Wednesday, November 26, 2025
HomeBeritaOPINI - Tidak, tidak ada gencatan senjata di Gaza

OPINI – Tidak, tidak ada gencatan senjata di Gaza

Oleh: Yara Hawari

Ketika pada 10 Oktober sebuah “gencatan senjata” diumumkan di Gaza, banyak warga Palestina sempat menghela napas lega. Mereka baru saja melewati dua tahun bombardemen tanpa henti yang diperkirakan setara enam kali daya ledak bom atom yang dijatuhkan di Hiroshima pada 1945, semuanya diarahkan ke wilayah yang luasnya kurang dari setengah kota tersebut.

Kerusakan yang ditimbulkan bersifat menyeluruh. Seluruh rumah sakit dan universitas hancur dibom, sebagian besar rumah dan sekolah rata dengan tanah, sementara infrastruktur penting—seperti sistem pembuangan limbah dan jaringan listrik—rusak parah hingga sulit diperbaiki. Sekitar 50 juta ton puing berserakan di seluruh wilayah, dan di bawah reruntuhan itu diperkirakan masih terdapat sedikitnya 10.000 jenazah warga Palestina yang belum berhasil dievakuasi.

Namun, jeda yang diharapkan warga Gaza ternyata tidak pernah benar-benar terjadi. Hampir seketika setelah pengumuman “gencatan senjata”, Israel kembali membombardir Gaza. Serangan tersebut terus berlangsung hingga kini.

Menurut Kantor Media Pemerintah Gaza, Israel telah melanggar “gencatan senjata” hampir 500 kali dalam 44 hari, menewaskan 342 warga sipil. Hari paling mematikan terjadi pada 29 Oktober ketika Pasukan Pendudukan Israel (IOF) menewaskan 109 warga Palestina, termasuk 52 anak. Baru-baru ini, pada Kamis lalu, 32 warga Palestina tewas, termasuk satu keluarga di kawasan Zeitoun, Kota Gaza, setelah bom menghantam bangunan tempat mereka berlindung.

Tidak hanya serangan yang berlanjut—kelaparan pun terus terjadi.

Dalam kesepakatan “gencatan senjata”, 600 truk bantuan dijanjikan masuk setiap hari. Namun, menurut laporan koresponden Al Jazeera, Hind al-Khoudary, IOF hanya mengizinkan sekitar 150 truk memasuki Gaza setiap hari. Israel juga membatasi masuknya bahan pangan bergizi, termasuk daging, susu, sayuran, serta obat-obatan, tenda, dan perlengkapan penting lainnya.

Koalisi lembaga bantuan Palestina memperkirakan bahwa jumlah bantuan yang masuk bahkan tidak mencukupi seperempat kebutuhan dasar penduduk.

Badan PBB untuk Pengungsi Palestina (UNRWA) menyatakan memiliki persediaan pangan untuk memenuhi kebutuhan warga Gaza selama berbulan-bulan, tetapi tetap tidak diperbolehkan membawanya masuk. Hal ini bertentangan langsung dengan opini penasihat Mahkamah Internasional (ICJ) pada Oktober yang menegaskan kewajiban Israel untuk tidak menghalangi distribusi bantuan dari badan PBB, termasuk UNRWA.

CUPLIKAN DATA:
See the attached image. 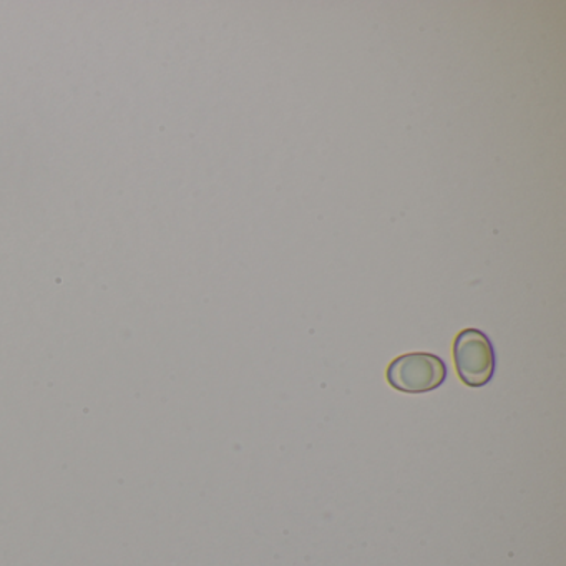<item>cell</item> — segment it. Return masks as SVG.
I'll return each mask as SVG.
<instances>
[{
  "instance_id": "1",
  "label": "cell",
  "mask_w": 566,
  "mask_h": 566,
  "mask_svg": "<svg viewBox=\"0 0 566 566\" xmlns=\"http://www.w3.org/2000/svg\"><path fill=\"white\" fill-rule=\"evenodd\" d=\"M447 379V366L429 353L403 354L387 367V380L394 389L407 394L430 392Z\"/></svg>"
},
{
  "instance_id": "2",
  "label": "cell",
  "mask_w": 566,
  "mask_h": 566,
  "mask_svg": "<svg viewBox=\"0 0 566 566\" xmlns=\"http://www.w3.org/2000/svg\"><path fill=\"white\" fill-rule=\"evenodd\" d=\"M457 374L465 386L483 387L495 373V350L492 340L482 331L463 329L453 343Z\"/></svg>"
}]
</instances>
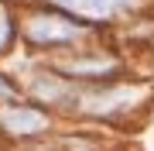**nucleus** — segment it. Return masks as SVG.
<instances>
[{"label":"nucleus","instance_id":"nucleus-1","mask_svg":"<svg viewBox=\"0 0 154 151\" xmlns=\"http://www.w3.org/2000/svg\"><path fill=\"white\" fill-rule=\"evenodd\" d=\"M24 34L34 41V45H69V41H75L82 28H79V21H72L65 14H34L28 24H24Z\"/></svg>","mask_w":154,"mask_h":151},{"label":"nucleus","instance_id":"nucleus-2","mask_svg":"<svg viewBox=\"0 0 154 151\" xmlns=\"http://www.w3.org/2000/svg\"><path fill=\"white\" fill-rule=\"evenodd\" d=\"M48 124L51 120L34 106H7V110H0V127L14 137H34L41 131H48Z\"/></svg>","mask_w":154,"mask_h":151},{"label":"nucleus","instance_id":"nucleus-3","mask_svg":"<svg viewBox=\"0 0 154 151\" xmlns=\"http://www.w3.org/2000/svg\"><path fill=\"white\" fill-rule=\"evenodd\" d=\"M55 4H58V7H65V11H72V14L103 17V14H110V11H113L116 0H55Z\"/></svg>","mask_w":154,"mask_h":151},{"label":"nucleus","instance_id":"nucleus-4","mask_svg":"<svg viewBox=\"0 0 154 151\" xmlns=\"http://www.w3.org/2000/svg\"><path fill=\"white\" fill-rule=\"evenodd\" d=\"M11 38H14V21L7 14V7H0V52H7Z\"/></svg>","mask_w":154,"mask_h":151},{"label":"nucleus","instance_id":"nucleus-5","mask_svg":"<svg viewBox=\"0 0 154 151\" xmlns=\"http://www.w3.org/2000/svg\"><path fill=\"white\" fill-rule=\"evenodd\" d=\"M11 96H14V86L7 83L4 76H0V100H11Z\"/></svg>","mask_w":154,"mask_h":151}]
</instances>
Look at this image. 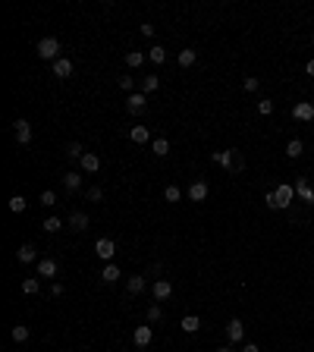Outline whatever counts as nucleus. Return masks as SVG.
I'll use <instances>...</instances> for the list:
<instances>
[{"instance_id": "obj_14", "label": "nucleus", "mask_w": 314, "mask_h": 352, "mask_svg": "<svg viewBox=\"0 0 314 352\" xmlns=\"http://www.w3.org/2000/svg\"><path fill=\"white\" fill-rule=\"evenodd\" d=\"M208 192H211L208 183H201V179L189 185V198H192V201H204V198H208Z\"/></svg>"}, {"instance_id": "obj_28", "label": "nucleus", "mask_w": 314, "mask_h": 352, "mask_svg": "<svg viewBox=\"0 0 314 352\" xmlns=\"http://www.w3.org/2000/svg\"><path fill=\"white\" fill-rule=\"evenodd\" d=\"M38 289H41V283H38L35 277H25V280H22V293H25V296H35Z\"/></svg>"}, {"instance_id": "obj_32", "label": "nucleus", "mask_w": 314, "mask_h": 352, "mask_svg": "<svg viewBox=\"0 0 314 352\" xmlns=\"http://www.w3.org/2000/svg\"><path fill=\"white\" fill-rule=\"evenodd\" d=\"M10 211H13V214H22V211H25V198L22 195H13L10 198Z\"/></svg>"}, {"instance_id": "obj_13", "label": "nucleus", "mask_w": 314, "mask_h": 352, "mask_svg": "<svg viewBox=\"0 0 314 352\" xmlns=\"http://www.w3.org/2000/svg\"><path fill=\"white\" fill-rule=\"evenodd\" d=\"M296 198H302V201H314V189H311V183H308V179H298V183H296Z\"/></svg>"}, {"instance_id": "obj_24", "label": "nucleus", "mask_w": 314, "mask_h": 352, "mask_svg": "<svg viewBox=\"0 0 314 352\" xmlns=\"http://www.w3.org/2000/svg\"><path fill=\"white\" fill-rule=\"evenodd\" d=\"M35 245H19V261H22V264H32V261H35Z\"/></svg>"}, {"instance_id": "obj_40", "label": "nucleus", "mask_w": 314, "mask_h": 352, "mask_svg": "<svg viewBox=\"0 0 314 352\" xmlns=\"http://www.w3.org/2000/svg\"><path fill=\"white\" fill-rule=\"evenodd\" d=\"M258 114L270 117V114H273V101H258Z\"/></svg>"}, {"instance_id": "obj_42", "label": "nucleus", "mask_w": 314, "mask_h": 352, "mask_svg": "<svg viewBox=\"0 0 314 352\" xmlns=\"http://www.w3.org/2000/svg\"><path fill=\"white\" fill-rule=\"evenodd\" d=\"M50 296H53V299L63 296V283H53V286H50Z\"/></svg>"}, {"instance_id": "obj_17", "label": "nucleus", "mask_w": 314, "mask_h": 352, "mask_svg": "<svg viewBox=\"0 0 314 352\" xmlns=\"http://www.w3.org/2000/svg\"><path fill=\"white\" fill-rule=\"evenodd\" d=\"M179 327H182V334H198V330H201V321H198V315H185L182 321H179Z\"/></svg>"}, {"instance_id": "obj_29", "label": "nucleus", "mask_w": 314, "mask_h": 352, "mask_svg": "<svg viewBox=\"0 0 314 352\" xmlns=\"http://www.w3.org/2000/svg\"><path fill=\"white\" fill-rule=\"evenodd\" d=\"M10 336H13L16 343H25V340H29V327H25V324H16V327L10 330Z\"/></svg>"}, {"instance_id": "obj_16", "label": "nucleus", "mask_w": 314, "mask_h": 352, "mask_svg": "<svg viewBox=\"0 0 314 352\" xmlns=\"http://www.w3.org/2000/svg\"><path fill=\"white\" fill-rule=\"evenodd\" d=\"M129 138H132L135 145L151 142V132H148V126H132V129H129Z\"/></svg>"}, {"instance_id": "obj_31", "label": "nucleus", "mask_w": 314, "mask_h": 352, "mask_svg": "<svg viewBox=\"0 0 314 352\" xmlns=\"http://www.w3.org/2000/svg\"><path fill=\"white\" fill-rule=\"evenodd\" d=\"M145 63V54L142 50H129V54H126V66H132V69H135V66H142Z\"/></svg>"}, {"instance_id": "obj_37", "label": "nucleus", "mask_w": 314, "mask_h": 352, "mask_svg": "<svg viewBox=\"0 0 314 352\" xmlns=\"http://www.w3.org/2000/svg\"><path fill=\"white\" fill-rule=\"evenodd\" d=\"M41 204H44V208H50V204H57V195H53L50 189H44V192H41Z\"/></svg>"}, {"instance_id": "obj_26", "label": "nucleus", "mask_w": 314, "mask_h": 352, "mask_svg": "<svg viewBox=\"0 0 314 352\" xmlns=\"http://www.w3.org/2000/svg\"><path fill=\"white\" fill-rule=\"evenodd\" d=\"M157 85H160V79H157V76H145V79H142V95H151V91H157Z\"/></svg>"}, {"instance_id": "obj_38", "label": "nucleus", "mask_w": 314, "mask_h": 352, "mask_svg": "<svg viewBox=\"0 0 314 352\" xmlns=\"http://www.w3.org/2000/svg\"><path fill=\"white\" fill-rule=\"evenodd\" d=\"M85 198H88V201H101V198H104V192L98 189V185H91V189L85 192Z\"/></svg>"}, {"instance_id": "obj_12", "label": "nucleus", "mask_w": 314, "mask_h": 352, "mask_svg": "<svg viewBox=\"0 0 314 352\" xmlns=\"http://www.w3.org/2000/svg\"><path fill=\"white\" fill-rule=\"evenodd\" d=\"M53 76H57V79H69L72 76V60L69 57H60L57 63H53Z\"/></svg>"}, {"instance_id": "obj_45", "label": "nucleus", "mask_w": 314, "mask_h": 352, "mask_svg": "<svg viewBox=\"0 0 314 352\" xmlns=\"http://www.w3.org/2000/svg\"><path fill=\"white\" fill-rule=\"evenodd\" d=\"M217 352H236V349H230V346H220Z\"/></svg>"}, {"instance_id": "obj_35", "label": "nucleus", "mask_w": 314, "mask_h": 352, "mask_svg": "<svg viewBox=\"0 0 314 352\" xmlns=\"http://www.w3.org/2000/svg\"><path fill=\"white\" fill-rule=\"evenodd\" d=\"M60 227H63V220H60V217H48V220H44V233H57Z\"/></svg>"}, {"instance_id": "obj_30", "label": "nucleus", "mask_w": 314, "mask_h": 352, "mask_svg": "<svg viewBox=\"0 0 314 352\" xmlns=\"http://www.w3.org/2000/svg\"><path fill=\"white\" fill-rule=\"evenodd\" d=\"M148 60H151V63H164V60H166V48H160V44H154V48L148 50Z\"/></svg>"}, {"instance_id": "obj_22", "label": "nucleus", "mask_w": 314, "mask_h": 352, "mask_svg": "<svg viewBox=\"0 0 314 352\" xmlns=\"http://www.w3.org/2000/svg\"><path fill=\"white\" fill-rule=\"evenodd\" d=\"M63 185L69 192H79V185H82V173H72V170H69V173L63 176Z\"/></svg>"}, {"instance_id": "obj_3", "label": "nucleus", "mask_w": 314, "mask_h": 352, "mask_svg": "<svg viewBox=\"0 0 314 352\" xmlns=\"http://www.w3.org/2000/svg\"><path fill=\"white\" fill-rule=\"evenodd\" d=\"M38 57L57 63V60H60V41H57V38H41V41H38Z\"/></svg>"}, {"instance_id": "obj_27", "label": "nucleus", "mask_w": 314, "mask_h": 352, "mask_svg": "<svg viewBox=\"0 0 314 352\" xmlns=\"http://www.w3.org/2000/svg\"><path fill=\"white\" fill-rule=\"evenodd\" d=\"M242 88L248 91V95H255V91L261 88V79H258V76H245V79H242Z\"/></svg>"}, {"instance_id": "obj_8", "label": "nucleus", "mask_w": 314, "mask_h": 352, "mask_svg": "<svg viewBox=\"0 0 314 352\" xmlns=\"http://www.w3.org/2000/svg\"><path fill=\"white\" fill-rule=\"evenodd\" d=\"M292 117L302 119V123H311V119H314V104L311 101H298L296 107H292Z\"/></svg>"}, {"instance_id": "obj_1", "label": "nucleus", "mask_w": 314, "mask_h": 352, "mask_svg": "<svg viewBox=\"0 0 314 352\" xmlns=\"http://www.w3.org/2000/svg\"><path fill=\"white\" fill-rule=\"evenodd\" d=\"M264 201H267V208H270V211H286L292 201H296V185L280 183L273 192H267V195H264Z\"/></svg>"}, {"instance_id": "obj_18", "label": "nucleus", "mask_w": 314, "mask_h": 352, "mask_svg": "<svg viewBox=\"0 0 314 352\" xmlns=\"http://www.w3.org/2000/svg\"><path fill=\"white\" fill-rule=\"evenodd\" d=\"M38 277H57V261L53 258H41L38 261Z\"/></svg>"}, {"instance_id": "obj_36", "label": "nucleus", "mask_w": 314, "mask_h": 352, "mask_svg": "<svg viewBox=\"0 0 314 352\" xmlns=\"http://www.w3.org/2000/svg\"><path fill=\"white\" fill-rule=\"evenodd\" d=\"M160 318H164V308H160V305L154 302V305H151V308H148V321H151V324H157Z\"/></svg>"}, {"instance_id": "obj_33", "label": "nucleus", "mask_w": 314, "mask_h": 352, "mask_svg": "<svg viewBox=\"0 0 314 352\" xmlns=\"http://www.w3.org/2000/svg\"><path fill=\"white\" fill-rule=\"evenodd\" d=\"M66 154H69V157H76V161H82V157H85V148H82L79 142H69V148H66Z\"/></svg>"}, {"instance_id": "obj_6", "label": "nucleus", "mask_w": 314, "mask_h": 352, "mask_svg": "<svg viewBox=\"0 0 314 352\" xmlns=\"http://www.w3.org/2000/svg\"><path fill=\"white\" fill-rule=\"evenodd\" d=\"M95 255H98V258H104V261H110V258L116 255V242H113V239H98Z\"/></svg>"}, {"instance_id": "obj_19", "label": "nucleus", "mask_w": 314, "mask_h": 352, "mask_svg": "<svg viewBox=\"0 0 314 352\" xmlns=\"http://www.w3.org/2000/svg\"><path fill=\"white\" fill-rule=\"evenodd\" d=\"M126 289H129V296H138V293H145V277H142V274L129 277V280H126Z\"/></svg>"}, {"instance_id": "obj_10", "label": "nucleus", "mask_w": 314, "mask_h": 352, "mask_svg": "<svg viewBox=\"0 0 314 352\" xmlns=\"http://www.w3.org/2000/svg\"><path fill=\"white\" fill-rule=\"evenodd\" d=\"M79 164H82L85 173H98V170H101V157H98L95 151H85V157H82Z\"/></svg>"}, {"instance_id": "obj_23", "label": "nucleus", "mask_w": 314, "mask_h": 352, "mask_svg": "<svg viewBox=\"0 0 314 352\" xmlns=\"http://www.w3.org/2000/svg\"><path fill=\"white\" fill-rule=\"evenodd\" d=\"M151 151H154L157 157H166L170 154V142H166V138H154V142H151Z\"/></svg>"}, {"instance_id": "obj_34", "label": "nucleus", "mask_w": 314, "mask_h": 352, "mask_svg": "<svg viewBox=\"0 0 314 352\" xmlns=\"http://www.w3.org/2000/svg\"><path fill=\"white\" fill-rule=\"evenodd\" d=\"M164 198H166V201H179V198H182L179 185H166V189H164Z\"/></svg>"}, {"instance_id": "obj_43", "label": "nucleus", "mask_w": 314, "mask_h": 352, "mask_svg": "<svg viewBox=\"0 0 314 352\" xmlns=\"http://www.w3.org/2000/svg\"><path fill=\"white\" fill-rule=\"evenodd\" d=\"M242 352H261V349H258V343H245V349Z\"/></svg>"}, {"instance_id": "obj_41", "label": "nucleus", "mask_w": 314, "mask_h": 352, "mask_svg": "<svg viewBox=\"0 0 314 352\" xmlns=\"http://www.w3.org/2000/svg\"><path fill=\"white\" fill-rule=\"evenodd\" d=\"M138 32H142L145 38H151V35H154V25H151V22H145V25H138Z\"/></svg>"}, {"instance_id": "obj_25", "label": "nucleus", "mask_w": 314, "mask_h": 352, "mask_svg": "<svg viewBox=\"0 0 314 352\" xmlns=\"http://www.w3.org/2000/svg\"><path fill=\"white\" fill-rule=\"evenodd\" d=\"M101 280H104V283H113V280H119V268H116V264H107V268L101 270Z\"/></svg>"}, {"instance_id": "obj_4", "label": "nucleus", "mask_w": 314, "mask_h": 352, "mask_svg": "<svg viewBox=\"0 0 314 352\" xmlns=\"http://www.w3.org/2000/svg\"><path fill=\"white\" fill-rule=\"evenodd\" d=\"M145 107H148V98L142 95V91H132L129 98H126V110H129V114H145Z\"/></svg>"}, {"instance_id": "obj_7", "label": "nucleus", "mask_w": 314, "mask_h": 352, "mask_svg": "<svg viewBox=\"0 0 314 352\" xmlns=\"http://www.w3.org/2000/svg\"><path fill=\"white\" fill-rule=\"evenodd\" d=\"M226 336H230V343H242L245 340V324L239 321V318H232V321L226 324Z\"/></svg>"}, {"instance_id": "obj_15", "label": "nucleus", "mask_w": 314, "mask_h": 352, "mask_svg": "<svg viewBox=\"0 0 314 352\" xmlns=\"http://www.w3.org/2000/svg\"><path fill=\"white\" fill-rule=\"evenodd\" d=\"M151 293H154L157 302H164V299H170V293H173V283H170V280H157Z\"/></svg>"}, {"instance_id": "obj_9", "label": "nucleus", "mask_w": 314, "mask_h": 352, "mask_svg": "<svg viewBox=\"0 0 314 352\" xmlns=\"http://www.w3.org/2000/svg\"><path fill=\"white\" fill-rule=\"evenodd\" d=\"M151 340H154V330H151L148 324L135 327V334H132V343H135V346H151Z\"/></svg>"}, {"instance_id": "obj_20", "label": "nucleus", "mask_w": 314, "mask_h": 352, "mask_svg": "<svg viewBox=\"0 0 314 352\" xmlns=\"http://www.w3.org/2000/svg\"><path fill=\"white\" fill-rule=\"evenodd\" d=\"M195 60H198V50L195 48H185V50H179V66H195Z\"/></svg>"}, {"instance_id": "obj_11", "label": "nucleus", "mask_w": 314, "mask_h": 352, "mask_svg": "<svg viewBox=\"0 0 314 352\" xmlns=\"http://www.w3.org/2000/svg\"><path fill=\"white\" fill-rule=\"evenodd\" d=\"M69 230H76V233L88 230V214H85V211H72L69 214Z\"/></svg>"}, {"instance_id": "obj_21", "label": "nucleus", "mask_w": 314, "mask_h": 352, "mask_svg": "<svg viewBox=\"0 0 314 352\" xmlns=\"http://www.w3.org/2000/svg\"><path fill=\"white\" fill-rule=\"evenodd\" d=\"M302 151H305L302 138H292V142L286 145V157H292V161H296V157H302Z\"/></svg>"}, {"instance_id": "obj_2", "label": "nucleus", "mask_w": 314, "mask_h": 352, "mask_svg": "<svg viewBox=\"0 0 314 352\" xmlns=\"http://www.w3.org/2000/svg\"><path fill=\"white\" fill-rule=\"evenodd\" d=\"M211 161H214V164H220L223 170H230V173H239V170H245V161L239 157V151H236V148H230V151H214Z\"/></svg>"}, {"instance_id": "obj_44", "label": "nucleus", "mask_w": 314, "mask_h": 352, "mask_svg": "<svg viewBox=\"0 0 314 352\" xmlns=\"http://www.w3.org/2000/svg\"><path fill=\"white\" fill-rule=\"evenodd\" d=\"M305 72H308V76H314V60H308V66H305Z\"/></svg>"}, {"instance_id": "obj_39", "label": "nucleus", "mask_w": 314, "mask_h": 352, "mask_svg": "<svg viewBox=\"0 0 314 352\" xmlns=\"http://www.w3.org/2000/svg\"><path fill=\"white\" fill-rule=\"evenodd\" d=\"M119 88H123V91H129V95H132V88H135L132 76H119Z\"/></svg>"}, {"instance_id": "obj_5", "label": "nucleus", "mask_w": 314, "mask_h": 352, "mask_svg": "<svg viewBox=\"0 0 314 352\" xmlns=\"http://www.w3.org/2000/svg\"><path fill=\"white\" fill-rule=\"evenodd\" d=\"M13 132H16V142L19 145H29L32 142V126H29V119H16V123H13Z\"/></svg>"}]
</instances>
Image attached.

TUGAS SINGKAT A: Menurut artikel opini tentang gencatan senjata di Gaza, berapa truk bantuan yang dijanjikan masuk ke Gaza setiap hari dalam kesepakatan "gencatan senjata"?
TUGAS SINGKAT B: Salin persis bagian artikel opini tentang gencatan senjata di Gaza, mulai dari "Badan PBB untuk" dan terus hingga "PBB, termasuk UNRWA.".

PENYELESAIAN LENGKAP A: Sebanyak 600 truk bantuan dijanjikan masuk setiap hari.

PENYELESAIAN LENGKAP B:
Badan PBB untuk Pengungsi Palestina (UNRWA) menyatakan memiliki persediaan pangan untuk memenuhi kebutuhan warga Gaza selama berbulan-bulan, tetapi tetap tidak diperbolehkan membawanya masuk. Hal ini bertentangan langsung dengan opini penasihat Mahkamah Internasional (ICJ) pada Oktober yang menegaskan kewajiban Israel untuk tidak menghalangi distribusi bantuan dari badan PBB, termasuk UNRWA.